● **Document text**:
Au contraire, having an installer that’s not dependent on the underlying python, which can thus change that python install independently, solves a large class of problems that were so far unsolvable. I remember halfway-serious jokes about rewriting pip in rust popping up regularly over the last few years (and that from people deeply involved in Python packaging), for very similar reasons.
While the approach doesn’t crucially depend on Rust, it does makes a lot of sense for speed, stability, depth of ecosystem, etc., and well, the results kinda speak for themselves:
So while there’s a lot to unpack here (and many aspects that deserve in-depth discussion), the language choice being a serious shortcoming is just like… your opinion, man.
which would i.a. allow a future where python does not need to bundle pip, because the relationship is reversed: first download the installer tool (and only that), then let it handle your python version and packages, including most lifetime workflows like upgrading the underlying python version. ↩︎
who’d want to write / maintain something like that in C/C++, and get a free bouquet of CVEs in their package installer?! Java flavours are not very interesting because then you’ve just replaced requiring one runtime with another. And there’s not a lot of languages remaining that would be a serious contender after that. ↩︎
Interesting approach. This corresponds with similar work:
- Node.js: nvm-windows; the Go rewrite of nvm;
Some of your critics point to the irrelevance of Rust to Python. I understand your argument of choosing a cross-platform Python-independent system. Your implementation is also decently well thought out, and contains many features I hadn’t considered for my own solutions.
Not to be that guy, but are you married to Rust for this project? - Have you considered developing—or at least exposing an interface to—C?

● **Provided records**:

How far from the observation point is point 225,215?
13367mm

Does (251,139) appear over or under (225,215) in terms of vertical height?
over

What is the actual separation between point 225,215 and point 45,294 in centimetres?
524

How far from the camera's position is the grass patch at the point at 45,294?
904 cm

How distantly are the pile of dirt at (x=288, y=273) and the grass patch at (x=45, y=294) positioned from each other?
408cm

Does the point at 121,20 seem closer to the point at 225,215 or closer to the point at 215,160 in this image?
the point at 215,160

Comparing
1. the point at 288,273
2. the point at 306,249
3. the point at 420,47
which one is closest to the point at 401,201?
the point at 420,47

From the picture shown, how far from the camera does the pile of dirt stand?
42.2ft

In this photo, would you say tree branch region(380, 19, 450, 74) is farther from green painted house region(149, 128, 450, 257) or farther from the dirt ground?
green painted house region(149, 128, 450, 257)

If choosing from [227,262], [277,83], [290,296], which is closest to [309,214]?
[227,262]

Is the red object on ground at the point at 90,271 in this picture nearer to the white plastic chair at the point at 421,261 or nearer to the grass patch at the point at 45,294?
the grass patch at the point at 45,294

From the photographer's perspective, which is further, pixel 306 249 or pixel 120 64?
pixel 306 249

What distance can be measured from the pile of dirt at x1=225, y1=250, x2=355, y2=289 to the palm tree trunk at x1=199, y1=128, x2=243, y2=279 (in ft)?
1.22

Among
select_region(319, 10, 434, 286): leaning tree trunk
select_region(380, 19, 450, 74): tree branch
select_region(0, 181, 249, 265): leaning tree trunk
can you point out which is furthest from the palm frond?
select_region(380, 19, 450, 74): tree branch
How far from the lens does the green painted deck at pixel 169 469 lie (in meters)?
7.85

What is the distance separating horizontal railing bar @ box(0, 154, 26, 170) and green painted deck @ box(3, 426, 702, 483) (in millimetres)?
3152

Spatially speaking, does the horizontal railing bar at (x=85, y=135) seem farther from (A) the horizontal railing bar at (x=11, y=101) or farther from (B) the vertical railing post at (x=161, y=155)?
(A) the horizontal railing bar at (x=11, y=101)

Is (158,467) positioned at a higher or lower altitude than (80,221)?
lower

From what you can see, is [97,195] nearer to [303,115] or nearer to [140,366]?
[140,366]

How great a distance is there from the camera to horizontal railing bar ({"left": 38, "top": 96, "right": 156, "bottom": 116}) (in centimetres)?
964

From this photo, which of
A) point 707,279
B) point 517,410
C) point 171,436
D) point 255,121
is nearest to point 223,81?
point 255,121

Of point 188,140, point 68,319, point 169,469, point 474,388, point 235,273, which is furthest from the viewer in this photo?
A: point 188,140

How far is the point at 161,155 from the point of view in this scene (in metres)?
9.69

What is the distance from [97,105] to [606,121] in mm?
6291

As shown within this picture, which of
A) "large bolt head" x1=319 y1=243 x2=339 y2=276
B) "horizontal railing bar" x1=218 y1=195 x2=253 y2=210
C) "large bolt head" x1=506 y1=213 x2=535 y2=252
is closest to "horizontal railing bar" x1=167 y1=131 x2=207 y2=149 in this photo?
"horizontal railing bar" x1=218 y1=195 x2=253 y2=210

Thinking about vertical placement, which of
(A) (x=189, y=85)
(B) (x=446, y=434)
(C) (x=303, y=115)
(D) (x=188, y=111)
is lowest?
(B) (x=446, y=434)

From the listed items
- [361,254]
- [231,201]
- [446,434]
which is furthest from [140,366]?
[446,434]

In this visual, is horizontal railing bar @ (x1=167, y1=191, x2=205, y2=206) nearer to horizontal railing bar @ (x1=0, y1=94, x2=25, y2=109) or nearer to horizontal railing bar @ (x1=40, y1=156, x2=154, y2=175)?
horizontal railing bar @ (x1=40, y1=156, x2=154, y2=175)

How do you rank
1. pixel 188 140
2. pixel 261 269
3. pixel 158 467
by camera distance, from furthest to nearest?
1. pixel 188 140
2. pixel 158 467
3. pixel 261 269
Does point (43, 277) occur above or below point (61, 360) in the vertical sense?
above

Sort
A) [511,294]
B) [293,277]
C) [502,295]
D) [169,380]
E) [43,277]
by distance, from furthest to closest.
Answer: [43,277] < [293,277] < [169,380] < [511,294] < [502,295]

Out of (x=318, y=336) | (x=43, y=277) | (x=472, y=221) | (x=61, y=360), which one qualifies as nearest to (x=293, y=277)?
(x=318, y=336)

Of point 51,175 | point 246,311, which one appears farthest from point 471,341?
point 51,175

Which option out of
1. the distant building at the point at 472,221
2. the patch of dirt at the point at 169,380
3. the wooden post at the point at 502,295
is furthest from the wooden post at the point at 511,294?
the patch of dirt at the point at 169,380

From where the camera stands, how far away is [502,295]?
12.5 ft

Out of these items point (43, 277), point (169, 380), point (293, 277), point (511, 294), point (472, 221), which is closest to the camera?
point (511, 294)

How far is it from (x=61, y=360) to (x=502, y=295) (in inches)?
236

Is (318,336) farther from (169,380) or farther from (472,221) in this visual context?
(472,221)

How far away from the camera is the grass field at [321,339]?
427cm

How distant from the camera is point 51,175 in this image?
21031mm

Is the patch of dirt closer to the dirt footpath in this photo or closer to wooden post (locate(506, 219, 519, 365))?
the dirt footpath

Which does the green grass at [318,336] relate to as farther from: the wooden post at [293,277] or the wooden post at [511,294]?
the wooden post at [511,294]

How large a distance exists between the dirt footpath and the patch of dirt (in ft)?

● **Your objective**: Continue the forum discussion about a Python installer written in Rust, picking up after its last post.

● **Expected answer**:
That would match the language of the official Python implementation, and enable the greatest level of cross-platform cross-language distribution.
Not to toot my own [very unfinished] project, but I was working on a [header-only C89] library specifically for building
rvm style package managers: GitHub - offscale/libacquire: The core for your package manager, minus the dependency graph components. Features: download, verify, and extract.
The idea is to support all the common SSL, checksumming, HTTPS, unarchiving interfaces. That way, depending on build flags, security flaws in your HTTPS | SSL implementation can be resolved through Windows Update or an
sudo apt upgrade.
In Rust; when I last looked; Cargo couldn’t inherit flags from dependent crates, so your crate
crate0 can’t depend on dep0→dep1→dep2 and specify at build time that dep2 should be built with the OpenSSL variant. This lack of flexibility opens up your solution to certain attacks, and your dependence on Rust increases the chance of requiring frequent updates.
Whereas a package manager written in 30-year old C [optionally] dependent on system libraries could—once testing and assuming AoT spec is sufficient—never require an update. Sure, you could update to a new version and get HTTP/3 or whatever, but the old version should be usable for a decade or more into the future as its only job is managing the [Python binary] archives of others.
Sorry, but that’s not true.
The only property of Rust that is being used here is that it’s possible to run a rust binary on a computer that doesn’t already have Python installed on it. Which of course isn’t a property of Rust but compiled languages in general.
However, claiming that these problems are unsolvable doesn’t mesh with the reality today. For instance, posy could have just as easily been written in Python, and used one of the various strategies that exist to create a single file executable out of Python. Something like pyoxidizer, which even uses Rust itself to bootstrap the Python interpreter.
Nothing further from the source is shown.